To this listener, "Satin Island" is an intellectual journey to nowhere. Obviously, others who determined McCarthy should be nominated for a Booker Prize for "Satin Island" disagree. Anthropology is the scientific study of human behavior, cultures, societies, and languages of the past.

McCarthy's main character is an anthropologist working for a fictional think tank that analyzes companies wishing to have some insight to an unknown future. His employer gives the anthropologist an assignment to write a paper that capsulizes the world's future based on an understanding of the past and known present.

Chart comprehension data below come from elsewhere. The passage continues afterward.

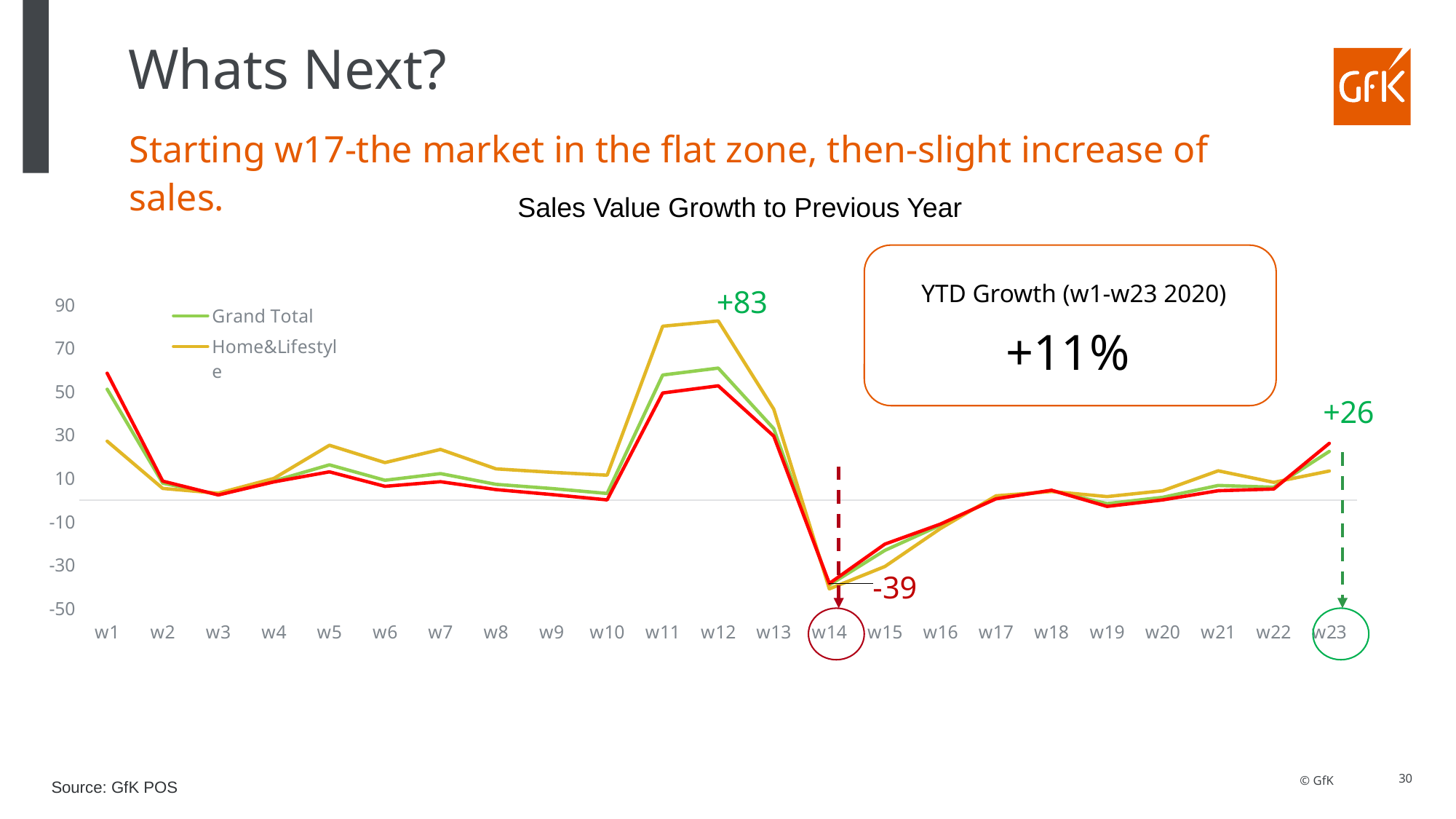
How many series does the chart legend list? 2 What kind of chart is shown on the slide? line chart Is the Home&Lifestyle value at w11 greater or less than 70? greater What YTD Growth (w1-w23 2020) figure is shown in the box on the slide? +11% How many weeks are plotted along the x axis of the chart? 23 What value is labelled on the chart at w14? -39 What is the title of the chart? Sales Value Growth to Previous Year In which week does the Home&Lifestyle line reach its highest value? w12 What value is labelled on the chart at w23? +26 What peak value is labelled on the chart at w12? +83 In which week do the lines reach their lowest value? w14 At w11, which series is higher: Home&Lifestyle or Grand Total? Home&Lifestyle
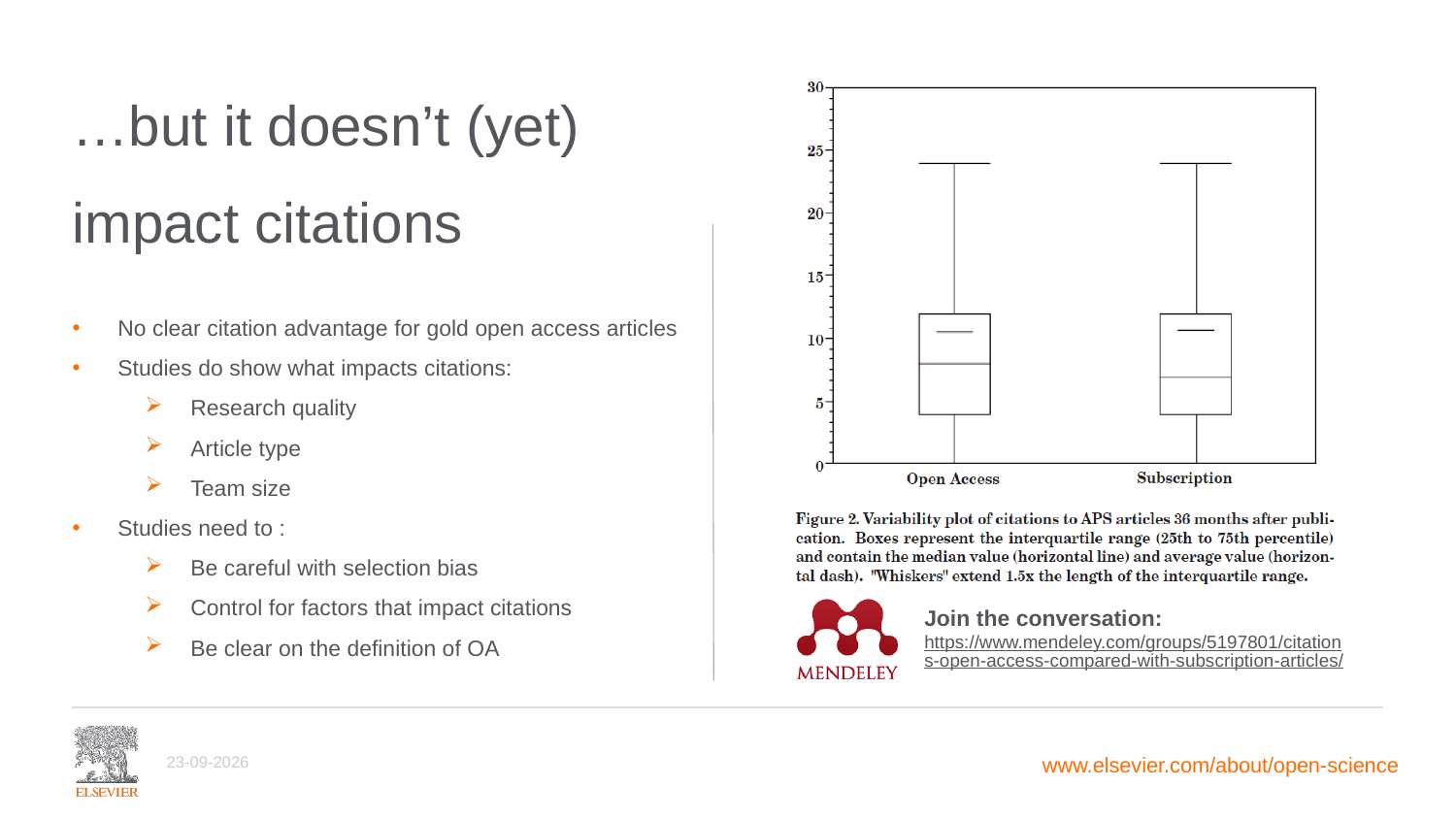
What kind of chart is shown on the right side of the slide? box plot Is the top of the upper whisker for Subscription greater or less than 20? greater Is the median value (horizontal line) for Open Access greater or less than 10? less What is the maximum value shown on the y axis of the box plot? 30 Is the average value (horizontal dash) for Open Access greater or less than 15? less What are the two categories on the x axis of the box plot? Open Access and Subscription How many categories are shown on the x axis of the box plot? 2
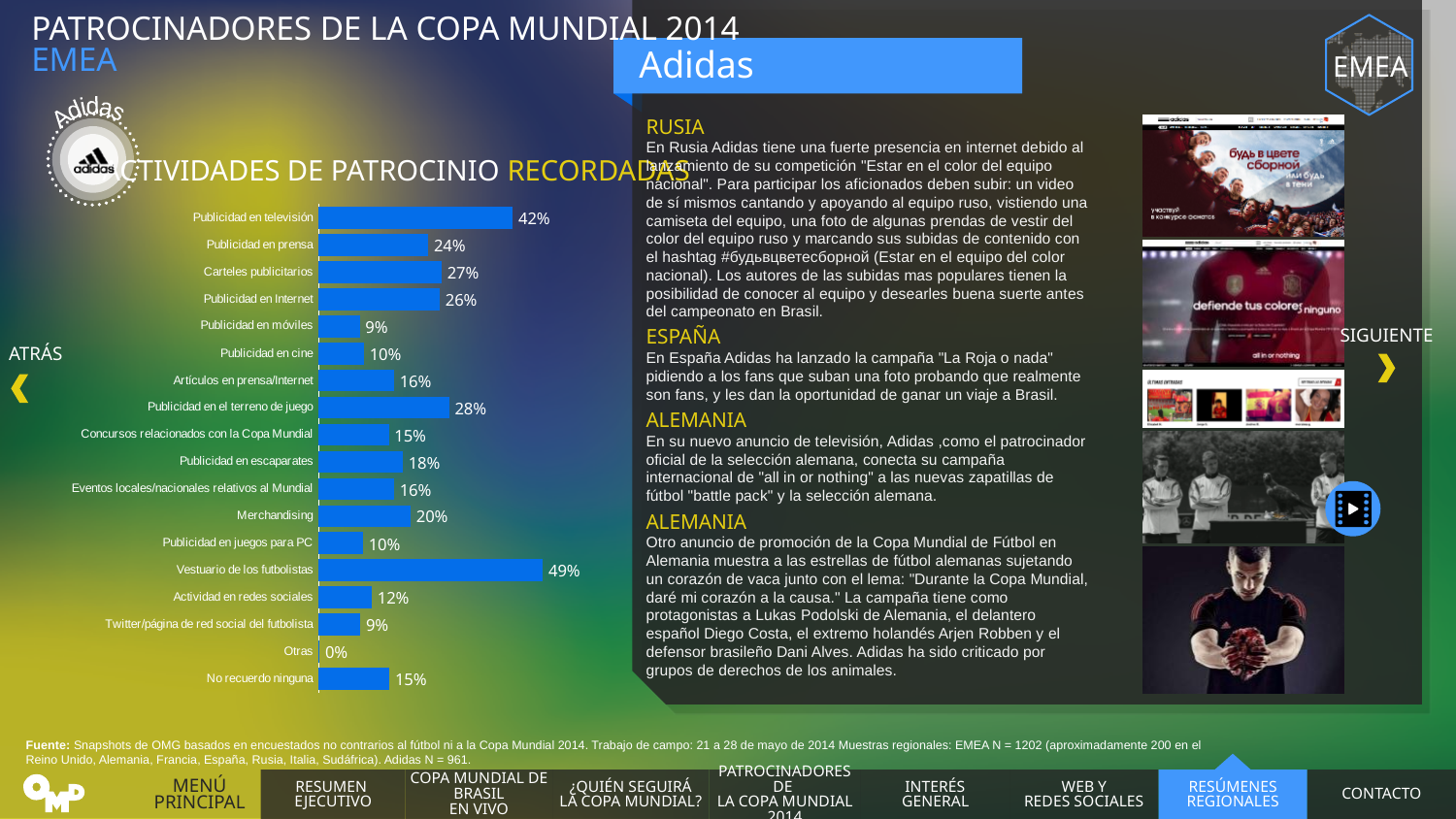
What is the value for Publicidad en televisión? 42% What is the value for No recuerdo ninguna? 15% Which category has the lowest value? Otras What type of chart is shown on the slide? Bar chart What is the difference between Publicidad en el terreno de juego and Publicidad en escaparates? 10% What is the difference between Vestuario de los futbolistas and Publicidad en televisión? 7% Which category has the highest value? Vestuario de los futbolistas What is the value for Vestuario de los futbolistas? 49% How many categories are shown in the chart? 18 Which is larger, Carteles publicitarios or Publicidad en Internet? Carteles publicitarios What is the value for Merchandising? 20% What is the value for Actividad en redes sociales? 12%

McCarthy's story begins in Turin Italy with a brief explanation of the shroud of Turin which is alleged to have been wrapped around Jesus's body after crucifixion. The shroud could never have had the imprint of the remains of Jesus. The anthropologist notes it is proven fake because the shroud's fabric is manufactured centuries after Christ's crucifixion. The fake of the shroud is an inartful premonition to the course of the story.

The story ends with the death of the owner who hired the anthropologist. The irony of the story is that the anthropologist is widely acclaimed for his final report meant to tell the future of life when he knows his story is like the shroud of Turin. To this listener, there is too much intellectualism and not enough story. That may be why it did not win the Booker Prize. That is reason enough to me.